I have done the complete tutorial (thanks to do it!) but now I want to change/customize it with my Own avatar, where I can download more faces? There is any tutorial to add all the shapes on a 3d face model to be used on arkit face tracking?


Edit: fixed

The Field of view of the camera is not correct in iPad 2018 (9.7)- Camera resolution is 720p even I am using iOS 11.4
Camera looks zoomed in. While it worked fine in my iPhone 7plus. - Camera resolution is fine in iPhone 7plus(Full HD).

Hi Farazs,

The camera resolutions used in an ARSession are lower than the maximum resolution that the camera can provide outside of the ARSession.

For instance, I am running iOS 12 beta on an iPhone X.

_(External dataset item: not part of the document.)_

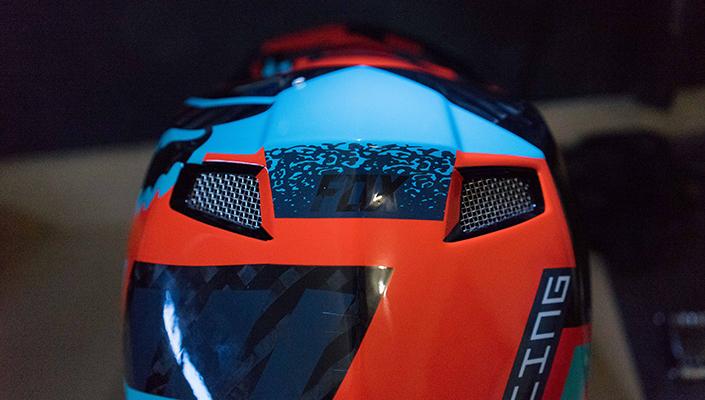 Mesh aluminum vents of the Fox Rampage Pro Carbon MIPS helmet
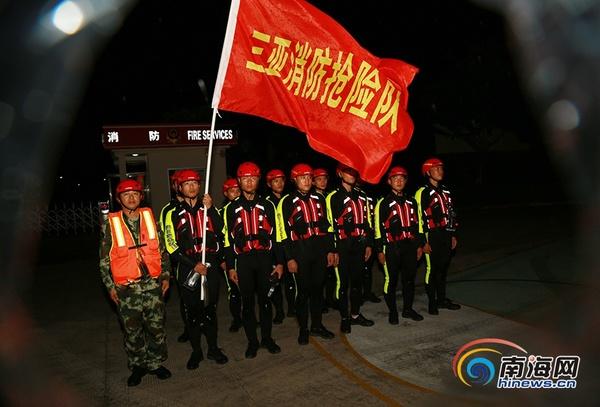 10月17日晚,三亚市公安消防支队迅速集结救援力量,做好跨区域增援准备工作。通讯员符耀祥摄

The supported video formats available (varying based on ARConfiguration type) are:

  • ARWorldTrackingConfiguration.supportedVideoFormats

  • 1920 x 1440 @ 60

  • 1920 x 1080 @ 60

  • 1280 x 720 @ 60

  • ARFaceTrackingConfiguration.supportedVideoFormats

  • 1280 x 720 @ 60

  • 1280 x 720 @ 30

For more information on setting the preferred video format for the ARSession, please reference this documentation.


I've tried using the provided ARVideoFormats example in ARKIT1.5, but it seems that my phone will only record video in 720p, I need 1080p. Using Unity 2018.2.13, iPhone7, Xcode10.1, iOS beta5 of 12.1

Bump - anyone with an idea why I can not record an ARKit scene in 1080p?

Is there something like this for ARKit3?